Hangisi haklıydı ayrı mesele ama ikisi de olmadı. Ne yeni bir ittifak ilan edildi ne iki partiyi işaret eden Millet İttifakı rafa kalktı ne de muhtemel bir seçime nasıl girileceği, seçimlerde nasıl bir yapı olacağı ve diğer detaylar konuşuldu. Geçiş dönemi adında muğlak bir kavram üzerinde mutabık kalındı.
Aktörleri tek tek ve Masayı bir bütün olarak yoran diğer mesele ise HDP ile ilişkilerin nasıl bir formatta olacağı. Konu sadece Altılı Masa için değil HDP’nin kendisi için de zor bir denklem, orası doğru.
Ama HDP hem var hem yok gibi davranmak, HDP’nin muhtemel ve hayati desteğinden vaz geçmemek ama masanın en büyük ikinci ortağı Meral Akşener’i bu konuda kimi zaman kenara itmek de bugünkü gerilimi üretti.
Eğer Cumhurbaşkanı Erdoğan HDP’yi masanın yedinci ortağı olarak lanse edip bütün muhalefeti PKK ve terör parantezine hapsetmeye çalışmasa bu konu çok daha uzun süre yok sayılabilirdi. Birçok aktör Erdoğan yüklenince netleşmek zorunda kaldı.
Masadaki hayalet ya da odadaki fil ise Cumhurbaşkanlığı adayının kim olacağı. Dananın kuyruğu burada mı kopar bilmek zor ama adaylık konusunda en önemli aktör zamanın bizatihi kendisi.
CHP Genel Başkanı Kemal Kılıçdaroğlu diğer aktörlerin strateji, taktik, nezaket ya da beklenti nedeniyle sessiz kalmayı tercih ettiği bir süreçte kendi adaylık kampanyasını yürütüyor.
Kılıçdaroğlu bir yanda kararı Altılı Masa’nın vereceğini defalarca vurguladı. Diğer yanda da başka muhtemel aktörleri yarış dışı bırakıp sadece kendisi aktif bir kampanya yürütüyor. Bu konuda mesafe de alıyor. Üstüne de Altılı Masanın en büyük aktörü olarak vaatlerde bulunuyor.
Tek adamdan yorulmuş bir ülkede hem cumhurbaşkanlığı hem de parlamentoda bir ittifak şart iken tek bir siyasi aktörün bütün sorunları çözmek adına sözler vermesinin sahadaki karşılığı nedir ayrıca değerlendirmek gerek.

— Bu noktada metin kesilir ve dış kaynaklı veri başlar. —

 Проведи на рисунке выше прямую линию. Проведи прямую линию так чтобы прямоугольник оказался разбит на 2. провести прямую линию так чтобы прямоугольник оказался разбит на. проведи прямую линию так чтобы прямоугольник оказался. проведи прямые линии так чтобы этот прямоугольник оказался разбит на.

Burada mesele CHP liderinin aday olup olmaması değil. Hatta eğer kendisi aday olacaksa bunun resmi açıklanmasının yerli-yersiz gerekçelerle ötelenmesi de değil. Asıl konu bu konuda mutabakat olup olmadığı. Hatta Kılıçdaroğlu dışındaki aktörlerinin tam olarak ne düşündüğünün bilinmemesi.

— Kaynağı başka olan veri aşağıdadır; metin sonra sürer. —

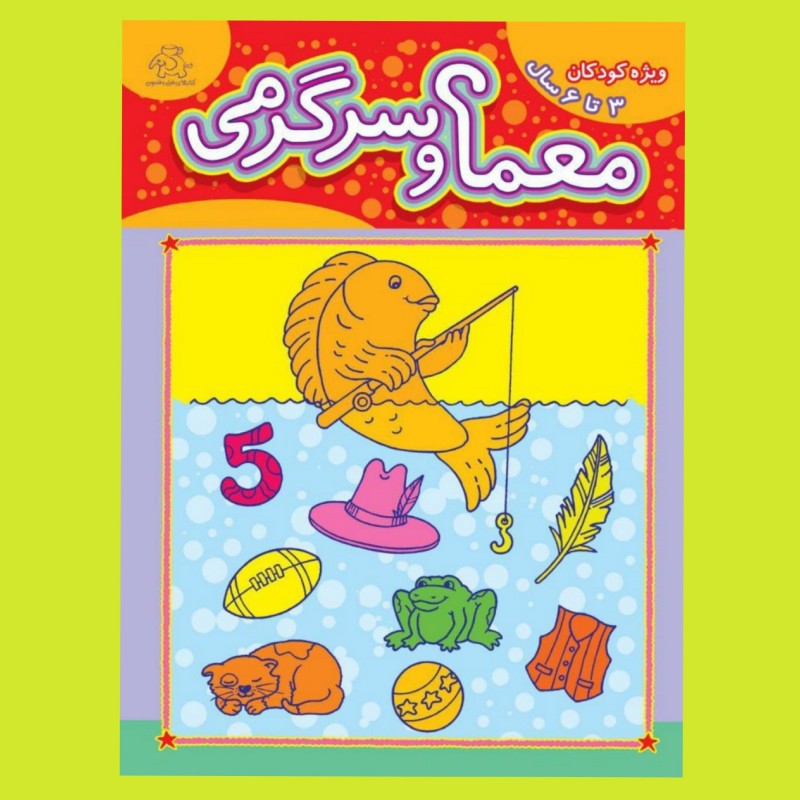 کتاب کودک - معما و سرگرمی -ویژه کودکان 3 تا 6 ساله (کتابهای فیل و فنجون)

Eğer tüm liderler kimi isteyerek kimi de şartlar gerektirdiği için bir yol haritasında mutabıksa kendi teşkilatlarını da tabanlarını da bu strateji doğrultusunda yönlendirebilirler.

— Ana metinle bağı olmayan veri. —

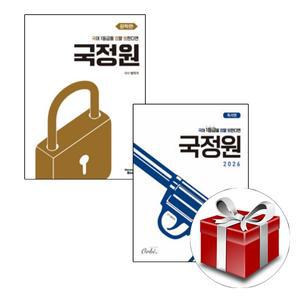 국정원 국어 1등급을 정말 원한다면 문학편+독서편(2권세트)(2025)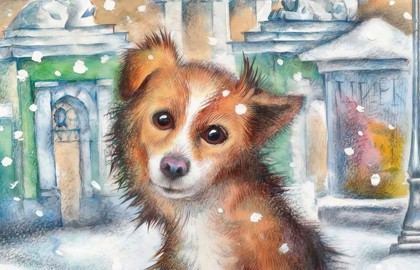 Каштанка (т.Слово)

Ancak ana gerilim hatlarında mutabakata varmadan sadece ayda bir fotoğraf vermek, arada da partilerin diğer aktörlerinin oluşturduğu krizleri yönetmeye çalışmak bir süre sonra sistemi işlemez hale getirebilir.
Bekle-gör bir siyasetse de Altılı Masa bunda sona geliyor. Üstelik karşılarındaki aktörün de Erdoğan gibi sürekli dinamik bir strateji ile ilerlediği düşünülürse muhalefetin kendi aralarında ana konularda netleşmeden ilerleme marjları daralıyor.